Never let a good crisis go to waste
Governments are using the pandemic as an opportunity to introduce authoritarian legislation, writes Eddie Ford
Obviously, emergency situations require emergency measures - the battle against Covid-19 is a struggle for sheer survival. Communists support the policy of social distancing, self-isolation and lockdown as - along with mass testing - it seems the only way to ‘flatten the curve’ until a vaccine comes into operation, which could be up to a year or more away.
But all emergency measures should be strictly time-limited and subject to constant review, questioning, criticism and democratic scrutiny. However, almost inevitably, governments are using the pandemic as a golden opportunity to introduce authoritarian and anti-democratic legislation best summed up by the expression, ‘Never let a good crisis go to waste’.
It will come as no surprise to readers of this publication that an especially enthusiastic advocate of this approach is the Hungarian prime minister, Viktor Orbán - as part of his longer-term project of constructing what he calls an “illiberal state”.1 At the end of March, the Budapest parliament voted by 137 to 53 for measures allowing Orbán to rule by decree for an indefinite period. You can now get a five-year jail sentence for “intentionally” spreading “false information” or “false rumours” that hampers government efforts against the pandemic. And anyone who “interferes” with the operation of a quarantine or isolation order could also face a prison sentence of up to five years - which can be increased to eight if anyone dies as a result.

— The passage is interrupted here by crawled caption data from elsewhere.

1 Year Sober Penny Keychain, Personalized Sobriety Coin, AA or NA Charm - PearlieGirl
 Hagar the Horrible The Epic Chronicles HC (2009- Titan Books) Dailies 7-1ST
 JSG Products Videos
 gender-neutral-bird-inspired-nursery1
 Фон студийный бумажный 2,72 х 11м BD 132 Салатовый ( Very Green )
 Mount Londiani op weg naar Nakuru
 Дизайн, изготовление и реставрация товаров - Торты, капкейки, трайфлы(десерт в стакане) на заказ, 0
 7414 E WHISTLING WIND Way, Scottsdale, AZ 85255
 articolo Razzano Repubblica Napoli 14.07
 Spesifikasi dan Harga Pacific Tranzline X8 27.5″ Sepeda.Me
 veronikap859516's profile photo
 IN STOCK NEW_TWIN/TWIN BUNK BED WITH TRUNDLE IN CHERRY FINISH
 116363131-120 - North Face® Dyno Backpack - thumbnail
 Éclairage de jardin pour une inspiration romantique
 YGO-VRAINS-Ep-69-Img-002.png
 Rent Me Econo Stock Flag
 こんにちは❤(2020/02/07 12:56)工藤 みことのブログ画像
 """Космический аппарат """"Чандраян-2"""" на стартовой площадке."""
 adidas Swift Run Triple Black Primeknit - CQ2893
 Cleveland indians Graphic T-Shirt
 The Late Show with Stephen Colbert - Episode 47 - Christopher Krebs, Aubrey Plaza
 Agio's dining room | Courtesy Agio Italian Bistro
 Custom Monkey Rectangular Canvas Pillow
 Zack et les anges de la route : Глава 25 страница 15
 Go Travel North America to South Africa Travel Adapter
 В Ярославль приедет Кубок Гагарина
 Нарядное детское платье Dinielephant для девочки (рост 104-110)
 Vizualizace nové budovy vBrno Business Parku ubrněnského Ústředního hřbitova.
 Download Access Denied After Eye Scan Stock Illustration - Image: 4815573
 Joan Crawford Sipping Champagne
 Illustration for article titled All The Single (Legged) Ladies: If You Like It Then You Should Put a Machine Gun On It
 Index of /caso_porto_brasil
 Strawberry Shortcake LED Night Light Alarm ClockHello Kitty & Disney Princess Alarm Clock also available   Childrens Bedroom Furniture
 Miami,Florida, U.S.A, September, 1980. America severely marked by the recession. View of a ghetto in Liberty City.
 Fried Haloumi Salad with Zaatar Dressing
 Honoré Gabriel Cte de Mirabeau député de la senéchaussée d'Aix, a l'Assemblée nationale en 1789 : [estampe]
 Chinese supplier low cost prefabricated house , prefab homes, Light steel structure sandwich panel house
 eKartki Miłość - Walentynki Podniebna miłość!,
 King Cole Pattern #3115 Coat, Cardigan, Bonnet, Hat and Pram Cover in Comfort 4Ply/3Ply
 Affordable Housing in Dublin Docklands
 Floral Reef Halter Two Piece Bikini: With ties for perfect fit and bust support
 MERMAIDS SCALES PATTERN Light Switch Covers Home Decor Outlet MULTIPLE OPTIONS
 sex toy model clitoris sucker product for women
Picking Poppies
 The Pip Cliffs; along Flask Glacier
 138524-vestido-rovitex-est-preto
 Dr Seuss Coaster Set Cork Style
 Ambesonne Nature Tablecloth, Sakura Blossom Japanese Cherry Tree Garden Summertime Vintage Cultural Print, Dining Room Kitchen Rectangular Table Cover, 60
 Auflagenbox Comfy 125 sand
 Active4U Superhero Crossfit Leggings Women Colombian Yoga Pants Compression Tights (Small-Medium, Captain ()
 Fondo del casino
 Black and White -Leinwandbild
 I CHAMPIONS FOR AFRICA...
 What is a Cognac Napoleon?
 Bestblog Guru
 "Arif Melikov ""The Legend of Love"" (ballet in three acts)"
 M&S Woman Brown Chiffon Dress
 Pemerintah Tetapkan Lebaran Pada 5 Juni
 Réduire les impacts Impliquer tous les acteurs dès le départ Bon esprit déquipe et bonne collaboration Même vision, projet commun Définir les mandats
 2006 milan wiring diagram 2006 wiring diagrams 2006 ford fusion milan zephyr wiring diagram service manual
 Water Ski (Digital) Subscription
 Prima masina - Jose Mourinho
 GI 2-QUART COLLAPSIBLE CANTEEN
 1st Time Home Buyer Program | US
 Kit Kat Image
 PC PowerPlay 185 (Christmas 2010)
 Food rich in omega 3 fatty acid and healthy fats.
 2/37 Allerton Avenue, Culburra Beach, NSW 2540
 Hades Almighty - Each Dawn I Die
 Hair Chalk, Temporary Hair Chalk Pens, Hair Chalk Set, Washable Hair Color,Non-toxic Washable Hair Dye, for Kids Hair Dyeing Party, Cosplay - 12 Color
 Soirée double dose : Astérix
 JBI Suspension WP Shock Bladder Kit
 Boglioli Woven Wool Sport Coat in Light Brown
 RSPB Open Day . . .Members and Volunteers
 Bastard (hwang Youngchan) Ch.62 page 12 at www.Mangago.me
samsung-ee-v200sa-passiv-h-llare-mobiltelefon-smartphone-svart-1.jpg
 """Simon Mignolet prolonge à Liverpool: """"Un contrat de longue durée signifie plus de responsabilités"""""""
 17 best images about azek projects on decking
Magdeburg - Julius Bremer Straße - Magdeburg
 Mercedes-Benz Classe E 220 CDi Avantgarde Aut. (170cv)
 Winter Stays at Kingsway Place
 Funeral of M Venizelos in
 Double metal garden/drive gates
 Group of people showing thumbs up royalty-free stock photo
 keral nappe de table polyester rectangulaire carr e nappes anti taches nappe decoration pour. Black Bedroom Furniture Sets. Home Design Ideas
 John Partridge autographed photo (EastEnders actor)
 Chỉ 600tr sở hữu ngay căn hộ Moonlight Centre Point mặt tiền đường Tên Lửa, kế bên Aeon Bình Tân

These new powers could well be used against anyone who violates a curfew, for whatever reason, and are broad enough to potentially sweep in anyone who criticises the authorities’ overall approach or questions a particular measure that might have only a tangential relationship at best to the virus - the government being the ultimate and final arbiter of what constitutes an ‘obstruction’ to the implementation of its anti-pandemic programme. Of course, the Orbán government has a 10-year track record of using state prosecutorial power to harass its political enemies and benefit its friends. In some respects, the new measures are not emergency powers - rather, possibly permanent changes to the criminal law that will not go away when the current emergency is over. For instance, emergency legislation introduced in 2016 to tackle the ‘migration crisis’ is still in force.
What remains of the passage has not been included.